# Required work:
A - Decide whether each statement agrees with the Fight Club text, answering yes or no and quoting the text's deciding words: (i) Fight Club was released in theaters in 1999. (ii) The protagonist's doctor gives him medication for his insomnia. (iii) The fight club is formed in the basement of the bar.
B - Reproduce the passage of the Fight Club text between "Fight Club stars" and "the same group.", inclusive.

# Text block:
Start of Block
Hangover Movie: Fight Club
Fight Club is one of my favorite movies of all time. It was released in theaters in 1999, and since then, it has garnered a cult following of epic proportions. Fight Club was one of the most controversial and talked-about films of the 1990s. Some loved it, some hated it, but everyone talked about it.
Fight Club stars Edward Norton, Brad Pitt, and Helena Bonham Carter. Norton plays the unnamed “everyman” protagonist, and the movie starts off with him trying to get relief from his insomnia. His doctor refuses to give him medication and instead directs him to go to a support group, saying “You wanna see pain? Swing by First Methodist Tuesday nights. See the guys with testicular cancer. That’s pain.”
When Norton’s character starts to attend support groups, and is able to fool the other members into thinking that he is a fellow victim. In the groups, he finds an emotional release that relieves his insomnia. He begins to attend more groups, but his insomnia cure stops working when he realizes that there is another faker in the groups-Marla (played by Helena Bonham Carter). Eventually, he negotiates with her so they are never in the same group.
On a business trip, Norton’s character meets Tyler Durden (Brad Pitt). When he returns home from the trip and finds that there was an explosion that destroyed his apartment, he calls Tyler. The two meet for a beer and Norton’s character ends up moving into Durden’s rundown, filthy house. That same night, Durden invites Norton’s character to hit him, and the two get into a fistfight outside the bar. They continue to fight in the parking lot, and eventually attract a group of men. The group ends up forming a “fight club” in the basement of the bar.
One night, Marla calls Norton’s character saying she has overdosed on pills. Norton’s character sets the phone down, and Durden picks it up. The two start up a sexual relationship. Under Tyler’s direction, the guys in the fight club become the anti-materialist and anti-corporate organization called “Project Mayhem”.
End of Block
# Data provided:
Start of Block
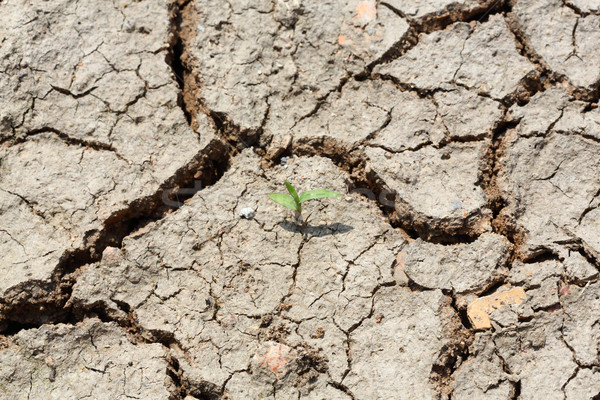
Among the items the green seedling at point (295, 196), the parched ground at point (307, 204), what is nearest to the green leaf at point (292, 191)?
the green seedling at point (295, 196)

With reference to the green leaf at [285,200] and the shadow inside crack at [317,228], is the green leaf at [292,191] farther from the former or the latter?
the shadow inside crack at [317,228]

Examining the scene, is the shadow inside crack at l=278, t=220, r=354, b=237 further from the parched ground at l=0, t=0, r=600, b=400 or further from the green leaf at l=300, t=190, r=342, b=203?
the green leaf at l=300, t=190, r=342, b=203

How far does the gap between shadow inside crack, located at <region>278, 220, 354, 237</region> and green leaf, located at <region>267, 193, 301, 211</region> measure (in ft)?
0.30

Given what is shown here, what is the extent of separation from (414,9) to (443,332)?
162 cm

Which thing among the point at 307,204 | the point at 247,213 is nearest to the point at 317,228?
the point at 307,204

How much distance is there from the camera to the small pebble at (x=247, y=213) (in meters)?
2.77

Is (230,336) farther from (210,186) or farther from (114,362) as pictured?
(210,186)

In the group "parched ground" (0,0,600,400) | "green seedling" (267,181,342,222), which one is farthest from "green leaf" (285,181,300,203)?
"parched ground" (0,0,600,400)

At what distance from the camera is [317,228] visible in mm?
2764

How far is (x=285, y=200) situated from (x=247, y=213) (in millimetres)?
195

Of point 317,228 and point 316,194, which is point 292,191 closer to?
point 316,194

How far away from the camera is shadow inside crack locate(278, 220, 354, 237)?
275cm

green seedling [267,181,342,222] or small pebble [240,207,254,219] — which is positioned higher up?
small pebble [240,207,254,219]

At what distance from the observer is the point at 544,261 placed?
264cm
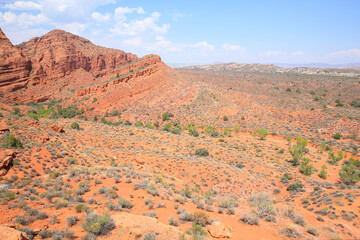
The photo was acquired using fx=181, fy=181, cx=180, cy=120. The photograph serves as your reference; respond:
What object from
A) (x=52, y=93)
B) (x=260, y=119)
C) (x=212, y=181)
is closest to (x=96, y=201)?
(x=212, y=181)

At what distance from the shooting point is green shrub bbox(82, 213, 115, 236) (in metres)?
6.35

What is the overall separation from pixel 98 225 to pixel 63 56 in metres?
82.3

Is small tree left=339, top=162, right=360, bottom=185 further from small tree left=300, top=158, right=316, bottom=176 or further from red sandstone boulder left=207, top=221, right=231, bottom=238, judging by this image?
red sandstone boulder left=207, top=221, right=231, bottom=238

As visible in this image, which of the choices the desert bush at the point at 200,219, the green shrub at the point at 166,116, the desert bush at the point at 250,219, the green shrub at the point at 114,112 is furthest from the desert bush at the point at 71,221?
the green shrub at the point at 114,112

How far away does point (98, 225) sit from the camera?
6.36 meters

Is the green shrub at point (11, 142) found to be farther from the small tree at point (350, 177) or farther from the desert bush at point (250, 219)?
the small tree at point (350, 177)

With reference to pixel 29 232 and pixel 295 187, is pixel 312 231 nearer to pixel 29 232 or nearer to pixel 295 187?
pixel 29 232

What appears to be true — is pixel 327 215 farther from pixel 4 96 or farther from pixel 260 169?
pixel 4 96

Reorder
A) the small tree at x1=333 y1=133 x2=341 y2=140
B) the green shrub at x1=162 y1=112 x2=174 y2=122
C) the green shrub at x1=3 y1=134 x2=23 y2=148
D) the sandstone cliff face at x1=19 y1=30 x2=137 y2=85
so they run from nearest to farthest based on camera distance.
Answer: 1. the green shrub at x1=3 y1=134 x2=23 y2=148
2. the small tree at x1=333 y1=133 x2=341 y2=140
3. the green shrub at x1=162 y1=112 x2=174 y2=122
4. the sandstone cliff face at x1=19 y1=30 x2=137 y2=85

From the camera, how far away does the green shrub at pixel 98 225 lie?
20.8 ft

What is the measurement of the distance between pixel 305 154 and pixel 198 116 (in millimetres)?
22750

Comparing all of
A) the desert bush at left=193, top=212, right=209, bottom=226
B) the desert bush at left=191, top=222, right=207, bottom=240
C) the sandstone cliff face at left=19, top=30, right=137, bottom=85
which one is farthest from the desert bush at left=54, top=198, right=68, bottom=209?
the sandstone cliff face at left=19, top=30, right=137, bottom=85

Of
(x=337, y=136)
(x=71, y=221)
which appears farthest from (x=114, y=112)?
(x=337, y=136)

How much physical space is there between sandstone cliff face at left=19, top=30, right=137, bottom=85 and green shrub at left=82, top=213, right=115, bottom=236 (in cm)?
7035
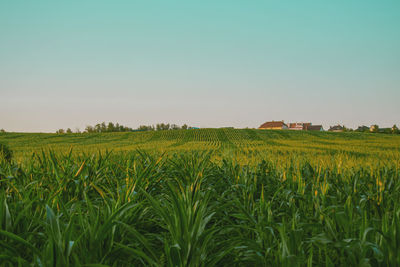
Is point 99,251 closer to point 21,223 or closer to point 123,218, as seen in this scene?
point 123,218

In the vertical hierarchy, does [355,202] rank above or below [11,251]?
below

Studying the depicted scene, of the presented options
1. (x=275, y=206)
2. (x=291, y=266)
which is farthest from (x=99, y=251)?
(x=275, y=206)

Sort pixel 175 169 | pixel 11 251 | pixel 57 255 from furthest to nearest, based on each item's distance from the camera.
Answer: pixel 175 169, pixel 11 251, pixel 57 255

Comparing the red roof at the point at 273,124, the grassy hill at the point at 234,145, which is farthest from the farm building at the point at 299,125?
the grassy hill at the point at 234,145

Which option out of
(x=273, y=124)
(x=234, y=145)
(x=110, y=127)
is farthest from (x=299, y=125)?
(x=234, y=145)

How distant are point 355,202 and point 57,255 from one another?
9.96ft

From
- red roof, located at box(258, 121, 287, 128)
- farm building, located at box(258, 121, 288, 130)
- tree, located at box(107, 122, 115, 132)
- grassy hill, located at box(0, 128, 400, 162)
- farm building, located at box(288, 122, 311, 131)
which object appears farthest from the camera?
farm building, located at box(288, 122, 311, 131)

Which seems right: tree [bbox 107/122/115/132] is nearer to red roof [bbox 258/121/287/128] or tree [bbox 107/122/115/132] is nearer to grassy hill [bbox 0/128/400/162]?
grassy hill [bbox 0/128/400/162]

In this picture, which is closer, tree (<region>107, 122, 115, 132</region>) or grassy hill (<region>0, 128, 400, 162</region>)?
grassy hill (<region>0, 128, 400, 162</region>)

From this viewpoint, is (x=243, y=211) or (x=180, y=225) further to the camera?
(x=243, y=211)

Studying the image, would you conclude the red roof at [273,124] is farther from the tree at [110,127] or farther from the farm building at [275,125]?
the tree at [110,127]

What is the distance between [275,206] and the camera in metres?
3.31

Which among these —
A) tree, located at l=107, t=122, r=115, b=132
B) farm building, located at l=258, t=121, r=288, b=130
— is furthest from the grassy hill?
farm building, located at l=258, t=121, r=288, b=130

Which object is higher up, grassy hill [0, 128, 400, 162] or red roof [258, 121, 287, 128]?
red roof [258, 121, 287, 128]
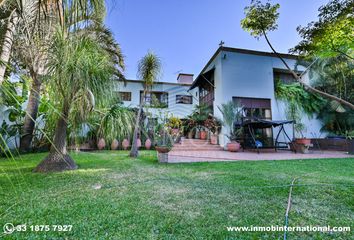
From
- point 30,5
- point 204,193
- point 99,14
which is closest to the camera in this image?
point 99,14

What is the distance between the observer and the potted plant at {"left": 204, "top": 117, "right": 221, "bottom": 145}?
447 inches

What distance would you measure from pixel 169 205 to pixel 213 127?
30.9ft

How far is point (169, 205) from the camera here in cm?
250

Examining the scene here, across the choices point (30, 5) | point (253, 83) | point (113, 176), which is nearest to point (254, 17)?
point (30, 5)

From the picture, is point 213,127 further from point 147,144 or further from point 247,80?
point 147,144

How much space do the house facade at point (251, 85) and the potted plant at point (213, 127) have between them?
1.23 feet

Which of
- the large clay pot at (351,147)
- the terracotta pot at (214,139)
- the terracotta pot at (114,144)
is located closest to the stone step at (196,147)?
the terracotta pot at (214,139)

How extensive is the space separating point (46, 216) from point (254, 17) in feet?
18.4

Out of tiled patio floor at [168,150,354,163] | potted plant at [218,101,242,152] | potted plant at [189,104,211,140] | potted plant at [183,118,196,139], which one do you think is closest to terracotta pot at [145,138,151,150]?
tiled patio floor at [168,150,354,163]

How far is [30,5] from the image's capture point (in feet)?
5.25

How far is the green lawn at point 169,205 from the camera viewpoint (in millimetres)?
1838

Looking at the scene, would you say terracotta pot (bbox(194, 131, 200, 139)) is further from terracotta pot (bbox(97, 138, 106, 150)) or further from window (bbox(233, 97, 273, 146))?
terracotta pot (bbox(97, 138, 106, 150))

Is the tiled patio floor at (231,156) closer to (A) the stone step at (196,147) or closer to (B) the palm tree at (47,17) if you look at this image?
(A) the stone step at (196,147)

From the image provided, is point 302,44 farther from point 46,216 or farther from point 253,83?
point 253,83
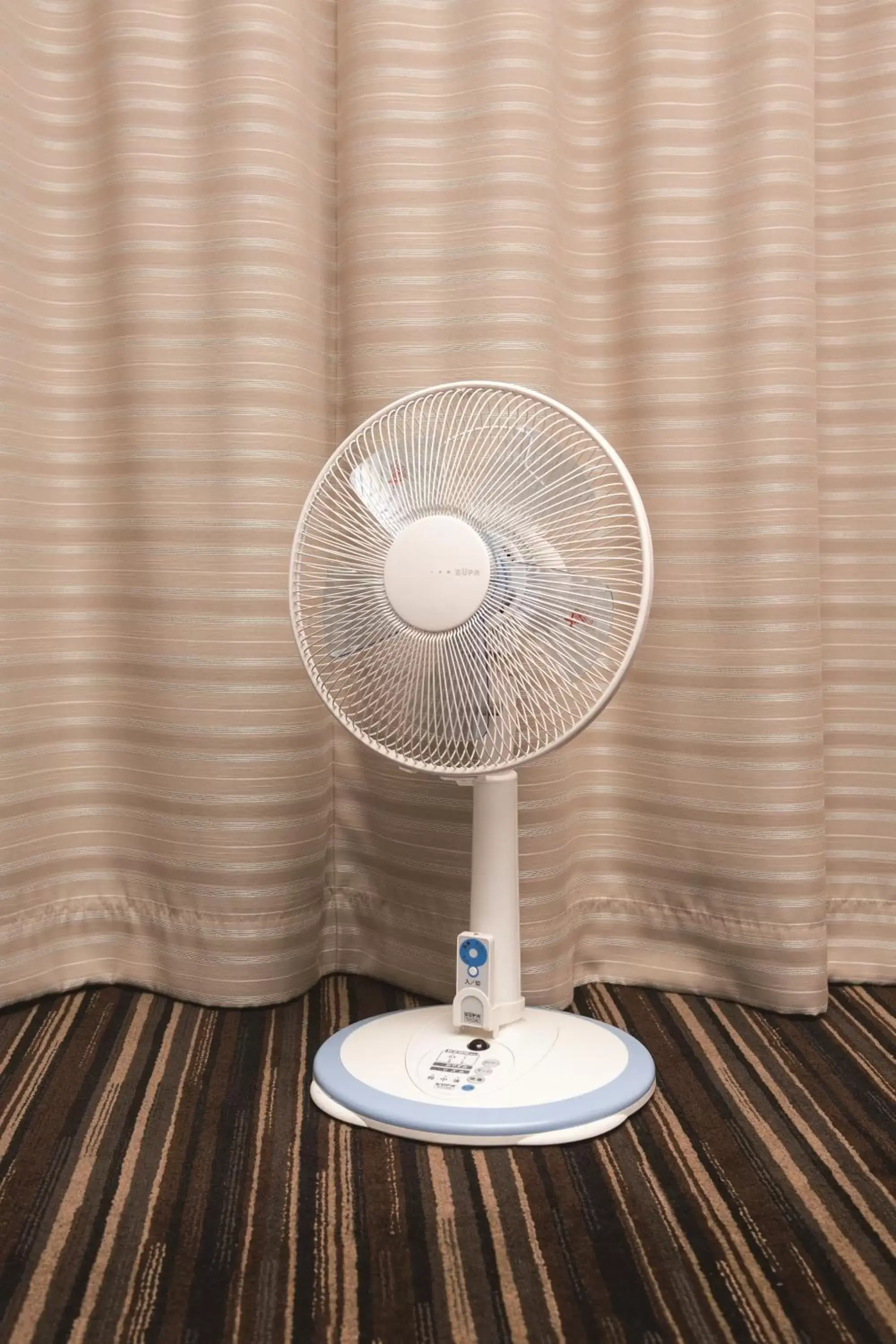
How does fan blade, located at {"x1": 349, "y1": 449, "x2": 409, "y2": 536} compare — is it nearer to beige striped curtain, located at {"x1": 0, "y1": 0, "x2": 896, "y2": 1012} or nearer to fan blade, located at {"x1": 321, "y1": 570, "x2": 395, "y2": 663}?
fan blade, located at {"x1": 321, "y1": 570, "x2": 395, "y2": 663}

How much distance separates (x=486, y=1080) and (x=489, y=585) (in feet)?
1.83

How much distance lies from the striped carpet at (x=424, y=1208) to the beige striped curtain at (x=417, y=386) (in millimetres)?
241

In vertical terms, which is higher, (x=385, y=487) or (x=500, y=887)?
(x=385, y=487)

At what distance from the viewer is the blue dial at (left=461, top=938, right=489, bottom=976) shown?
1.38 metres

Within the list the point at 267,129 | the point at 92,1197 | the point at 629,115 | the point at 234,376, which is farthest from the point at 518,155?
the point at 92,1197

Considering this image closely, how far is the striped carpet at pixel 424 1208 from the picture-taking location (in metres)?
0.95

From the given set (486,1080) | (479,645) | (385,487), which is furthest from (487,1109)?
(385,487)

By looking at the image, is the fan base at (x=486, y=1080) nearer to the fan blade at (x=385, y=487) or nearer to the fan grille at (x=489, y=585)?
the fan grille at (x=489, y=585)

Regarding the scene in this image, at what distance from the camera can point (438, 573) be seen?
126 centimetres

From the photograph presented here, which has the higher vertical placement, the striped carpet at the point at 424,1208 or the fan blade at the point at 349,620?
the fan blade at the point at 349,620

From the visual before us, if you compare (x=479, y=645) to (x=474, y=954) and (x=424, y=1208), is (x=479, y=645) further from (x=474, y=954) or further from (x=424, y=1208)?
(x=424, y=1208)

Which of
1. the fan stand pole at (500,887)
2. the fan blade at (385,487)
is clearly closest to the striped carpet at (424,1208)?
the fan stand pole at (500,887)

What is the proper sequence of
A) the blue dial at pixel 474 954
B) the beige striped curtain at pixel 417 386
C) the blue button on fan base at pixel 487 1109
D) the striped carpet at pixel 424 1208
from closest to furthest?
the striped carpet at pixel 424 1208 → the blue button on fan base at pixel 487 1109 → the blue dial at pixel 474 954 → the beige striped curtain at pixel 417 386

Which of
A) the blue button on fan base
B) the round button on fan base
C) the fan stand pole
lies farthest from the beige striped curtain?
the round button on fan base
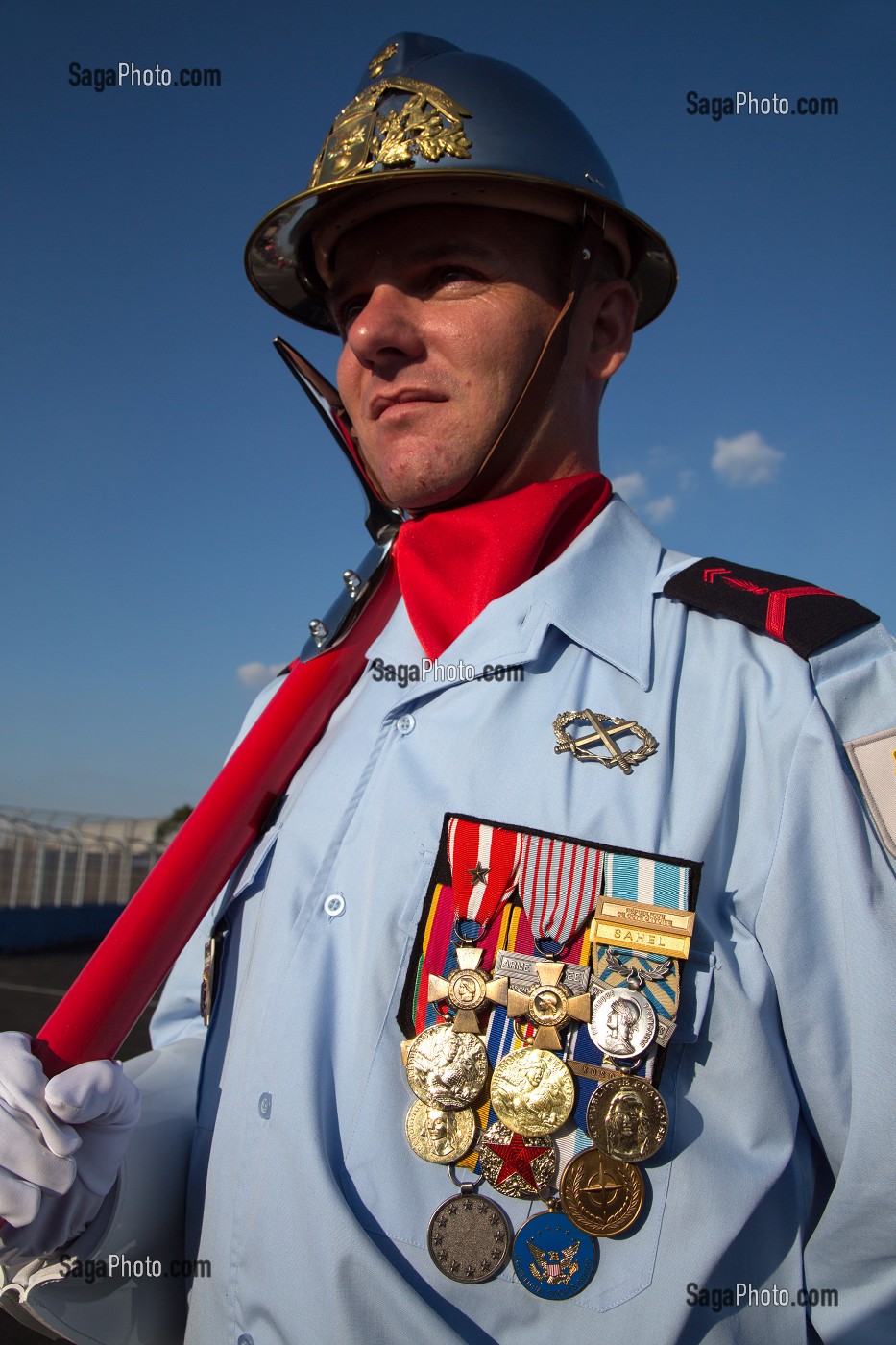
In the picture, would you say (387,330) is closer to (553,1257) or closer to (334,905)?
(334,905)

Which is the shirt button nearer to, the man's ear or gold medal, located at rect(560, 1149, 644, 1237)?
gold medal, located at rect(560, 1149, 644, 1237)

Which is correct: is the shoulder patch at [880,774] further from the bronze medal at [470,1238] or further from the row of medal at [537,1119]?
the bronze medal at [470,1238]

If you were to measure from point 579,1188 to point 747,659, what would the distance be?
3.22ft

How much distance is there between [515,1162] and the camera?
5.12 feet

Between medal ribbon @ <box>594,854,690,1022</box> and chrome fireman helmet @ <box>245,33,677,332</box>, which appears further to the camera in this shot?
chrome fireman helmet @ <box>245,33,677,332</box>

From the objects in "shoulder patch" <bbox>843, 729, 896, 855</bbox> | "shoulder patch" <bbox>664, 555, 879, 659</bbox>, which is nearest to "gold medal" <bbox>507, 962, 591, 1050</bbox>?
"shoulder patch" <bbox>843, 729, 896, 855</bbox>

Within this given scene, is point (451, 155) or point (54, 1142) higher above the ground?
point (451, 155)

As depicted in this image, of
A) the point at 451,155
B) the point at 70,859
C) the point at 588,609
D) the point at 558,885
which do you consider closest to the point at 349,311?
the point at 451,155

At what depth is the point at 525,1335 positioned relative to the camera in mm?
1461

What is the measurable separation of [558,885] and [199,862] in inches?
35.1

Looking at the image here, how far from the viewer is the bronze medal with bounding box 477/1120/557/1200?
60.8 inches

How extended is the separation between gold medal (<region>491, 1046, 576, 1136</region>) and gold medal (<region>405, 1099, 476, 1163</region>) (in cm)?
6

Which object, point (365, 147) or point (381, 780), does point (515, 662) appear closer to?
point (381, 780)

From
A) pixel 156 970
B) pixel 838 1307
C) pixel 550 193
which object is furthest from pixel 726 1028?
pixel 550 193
End of Block
# Results in order:
A -
(i) Yes: "It was released in theaters in 1999"
(ii) No: "His doctor refuses to give him medication"
(iii) Yes: "The group ends up forming a “fight club” in the basement of the bar."

B -
Fight Club stars Edward Norton, Brad Pitt, and Helena Bonham Carter. Norton plays the unnamed “everyman” protagonist, and the movie starts off with him trying to get relief from his insomnia. His doctor refuses to give him medication and instead directs him to go to a support group, saying “You wanna see pain? Swing by First Methodist Tuesday nights. See the guys with testicular cancer. That’s pain.”
When Norton’s character starts to attend support groups, and is able to fool the other members into thinking that he is a fellow victim. In the groups, he finds an emotional release that relieves his insomnia. He begins to attend more groups, but his insomnia cure stops working when he realizes that there is another faker in the groups-Marla (played by Helena Bonham Carter). Eventually, he negotiates with her so they are never in the same group.